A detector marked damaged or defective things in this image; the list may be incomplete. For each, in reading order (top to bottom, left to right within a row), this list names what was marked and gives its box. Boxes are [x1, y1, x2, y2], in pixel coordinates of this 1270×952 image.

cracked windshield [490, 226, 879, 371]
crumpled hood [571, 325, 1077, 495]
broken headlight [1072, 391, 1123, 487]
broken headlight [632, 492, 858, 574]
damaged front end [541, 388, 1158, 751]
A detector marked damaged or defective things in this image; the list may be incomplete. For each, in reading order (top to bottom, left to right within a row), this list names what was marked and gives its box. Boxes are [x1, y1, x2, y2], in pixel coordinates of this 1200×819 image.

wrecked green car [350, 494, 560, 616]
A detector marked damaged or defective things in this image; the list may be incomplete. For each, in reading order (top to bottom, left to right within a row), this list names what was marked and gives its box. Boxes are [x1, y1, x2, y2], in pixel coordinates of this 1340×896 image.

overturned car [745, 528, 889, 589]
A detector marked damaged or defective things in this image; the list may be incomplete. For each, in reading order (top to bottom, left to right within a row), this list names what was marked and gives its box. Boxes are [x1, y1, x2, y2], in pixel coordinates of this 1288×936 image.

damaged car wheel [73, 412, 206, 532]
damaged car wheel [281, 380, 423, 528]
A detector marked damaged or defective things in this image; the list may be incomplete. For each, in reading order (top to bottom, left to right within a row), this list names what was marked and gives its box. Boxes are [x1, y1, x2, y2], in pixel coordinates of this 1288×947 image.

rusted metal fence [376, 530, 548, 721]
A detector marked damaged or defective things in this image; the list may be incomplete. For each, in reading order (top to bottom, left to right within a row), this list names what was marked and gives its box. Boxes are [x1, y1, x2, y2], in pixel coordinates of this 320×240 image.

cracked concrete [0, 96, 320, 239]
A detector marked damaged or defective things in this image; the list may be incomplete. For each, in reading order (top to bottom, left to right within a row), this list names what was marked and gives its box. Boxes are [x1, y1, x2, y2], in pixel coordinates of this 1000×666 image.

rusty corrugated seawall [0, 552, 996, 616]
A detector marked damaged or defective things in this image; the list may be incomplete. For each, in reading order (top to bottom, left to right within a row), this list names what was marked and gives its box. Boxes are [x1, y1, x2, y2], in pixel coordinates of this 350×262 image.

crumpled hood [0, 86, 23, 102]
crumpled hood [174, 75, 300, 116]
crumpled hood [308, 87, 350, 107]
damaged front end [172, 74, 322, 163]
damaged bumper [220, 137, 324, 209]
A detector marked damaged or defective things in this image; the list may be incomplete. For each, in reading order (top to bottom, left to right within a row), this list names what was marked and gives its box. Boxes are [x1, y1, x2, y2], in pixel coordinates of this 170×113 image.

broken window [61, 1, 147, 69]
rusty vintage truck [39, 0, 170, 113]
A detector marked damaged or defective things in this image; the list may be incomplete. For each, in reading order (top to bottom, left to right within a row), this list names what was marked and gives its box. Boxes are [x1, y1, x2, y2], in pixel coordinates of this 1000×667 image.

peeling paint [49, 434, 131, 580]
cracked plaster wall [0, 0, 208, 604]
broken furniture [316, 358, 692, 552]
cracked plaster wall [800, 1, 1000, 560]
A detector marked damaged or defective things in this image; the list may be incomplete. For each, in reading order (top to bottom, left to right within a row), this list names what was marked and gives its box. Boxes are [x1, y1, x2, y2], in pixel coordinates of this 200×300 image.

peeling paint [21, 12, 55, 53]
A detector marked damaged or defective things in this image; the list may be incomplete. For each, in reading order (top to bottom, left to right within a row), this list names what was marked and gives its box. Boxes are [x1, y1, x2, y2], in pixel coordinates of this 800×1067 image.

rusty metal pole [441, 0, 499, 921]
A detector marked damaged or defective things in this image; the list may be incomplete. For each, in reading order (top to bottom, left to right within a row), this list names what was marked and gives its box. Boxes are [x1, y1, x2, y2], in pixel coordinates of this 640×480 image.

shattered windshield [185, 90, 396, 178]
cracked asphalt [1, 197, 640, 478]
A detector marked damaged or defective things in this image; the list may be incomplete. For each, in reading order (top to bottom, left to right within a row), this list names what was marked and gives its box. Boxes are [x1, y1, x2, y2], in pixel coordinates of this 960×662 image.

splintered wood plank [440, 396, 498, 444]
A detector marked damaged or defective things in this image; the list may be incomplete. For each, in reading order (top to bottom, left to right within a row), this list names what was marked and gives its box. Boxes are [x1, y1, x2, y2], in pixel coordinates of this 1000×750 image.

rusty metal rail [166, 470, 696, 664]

[WRITTEN PROBLEM] Return every line of the data above without any change, keeping each character and line break as it appears.

[COMPLETE ANSWER]
A detector marked damaged or defective things in this image; the list may be incomplete. For each, in reading order (top to bottom, left to right within a row), this list names what was marked and gives its box. Boxes are [x1, y1, x2, y2], in pixel coordinates of this 1270×952 image.

cracked windshield [490, 226, 879, 371]
crumpled hood [571, 325, 1077, 495]
broken headlight [1072, 391, 1123, 487]
broken headlight [632, 492, 858, 574]
damaged front end [541, 388, 1158, 751]
A detector marked damaged or defective things in this image; the list may be incomplete. For each, in reading order (top to bottom, left to right within a row), this list names what was marked and gives its box. Boxes are [x1, y1, x2, y2], in pixel coordinates of this 1200×819 image.

wrecked green car [350, 494, 560, 616]
A detector marked damaged or defective things in this image; the list may be incomplete. For each, in reading order (top to bottom, left to right within a row), this list names what was marked and gives its box. Boxes are [x1, y1, x2, y2], in pixel coordinates of this 1340×896 image.

overturned car [745, 528, 889, 589]
A detector marked damaged or defective things in this image; the list may be incomplete. For each, in reading order (top to bottom, left to right within a row), this list names what was marked and gives its box. Boxes are [x1, y1, x2, y2], in pixel coordinates of this 1288×936 image.

damaged car wheel [73, 412, 206, 532]
damaged car wheel [281, 380, 423, 528]
A detector marked damaged or defective things in this image; the list may be incomplete. For each, in reading order (top to bottom, left to right within a row), this list names what was marked and gives its box. Boxes are [x1, y1, x2, y2], in pixel coordinates of this 1288×947 image.

rusted metal fence [376, 530, 548, 721]
A detector marked damaged or defective things in this image; the list may be incomplete. For each, in reading order (top to bottom, left to right within a row), this list names what was marked and gives its box. Boxes are [x1, y1, x2, y2], in pixel coordinates of this 320×240 image.

cracked concrete [0, 96, 320, 239]
A detector marked damaged or defective things in this image; the list may be incomplete. For each, in reading order (top to bottom, left to right within a row), this list names what was marked and gives its box. Boxes are [x1, y1, x2, y2], in pixel coordinates of this 1000×666 image.

rusty corrugated seawall [0, 552, 996, 616]
A detector marked damaged or defective things in this image; the list may be incomplete. For each, in reading order (top to bottom, left to right within a row), this list names what was marked and gives its box. Boxes are [x1, y1, x2, y2], in pixel coordinates of this 350×262 image.

crumpled hood [0, 86, 23, 102]
crumpled hood [174, 75, 300, 116]
crumpled hood [308, 87, 350, 107]
damaged front end [172, 74, 322, 163]
damaged bumper [220, 137, 324, 209]
A detector marked damaged or defective things in this image; the list may be incomplete. For each, in reading order (top to bottom, left to right within a row), this list names what was marked and gives its box. Boxes are [x1, y1, x2, y2], in pixel coordinates of this 170×113 image.

broken window [61, 1, 147, 69]
rusty vintage truck [39, 0, 170, 113]
A detector marked damaged or defective things in this image; the list may be incomplete. For each, in reading order (top to bottom, left to right within a row), this list names what was marked and gives its box. Boxes are [x1, y1, x2, y2], in pixel coordinates of this 1000×667 image.

peeling paint [49, 434, 131, 580]
cracked plaster wall [0, 0, 208, 604]
broken furniture [316, 358, 692, 552]
cracked plaster wall [800, 1, 1000, 560]
A detector marked damaged or defective things in this image; the list may be incomplete. For each, in reading order (top to bottom, left to right within a row), this list names what was marked and gives its box. Boxes are [x1, y1, x2, y2], in pixel coordinates of this 200×300 image.

peeling paint [21, 12, 55, 53]
A detector marked damaged or defective things in this image; the list may be incomplete. For each, in reading order (top to bottom, left to right within a row), this list names what was marked and gives its box. Boxes are [x1, y1, x2, y2], in pixel coordinates of this 800×1067 image.

rusty metal pole [441, 0, 499, 921]
A detector marked damaged or defective things in this image; the list may be incomplete. For each, in reading order (top to bottom, left to right within a row), this list names what was marked and gives its box. Boxes are [x1, y1, x2, y2], in pixel coordinates of this 640×480 image.

shattered windshield [185, 90, 396, 178]
cracked asphalt [1, 197, 640, 478]
A detector marked damaged or defective things in this image; the list may be incomplete. For each, in reading order (top to bottom, left to right within a row), this list names what was marked and gives its box. Boxes are [x1, y1, x2, y2], in pixel coordinates of this 960×662 image.

splintered wood plank [440, 396, 498, 444]
A detector marked damaged or defective things in this image; the list may be incomplete. For each, in reading order (top to bottom, left to right within a row), this list names what was marked and gives its box. Boxes are [x1, y1, x2, y2], in pixel coordinates of this 1000×750 image.

rusty metal rail [166, 470, 696, 664]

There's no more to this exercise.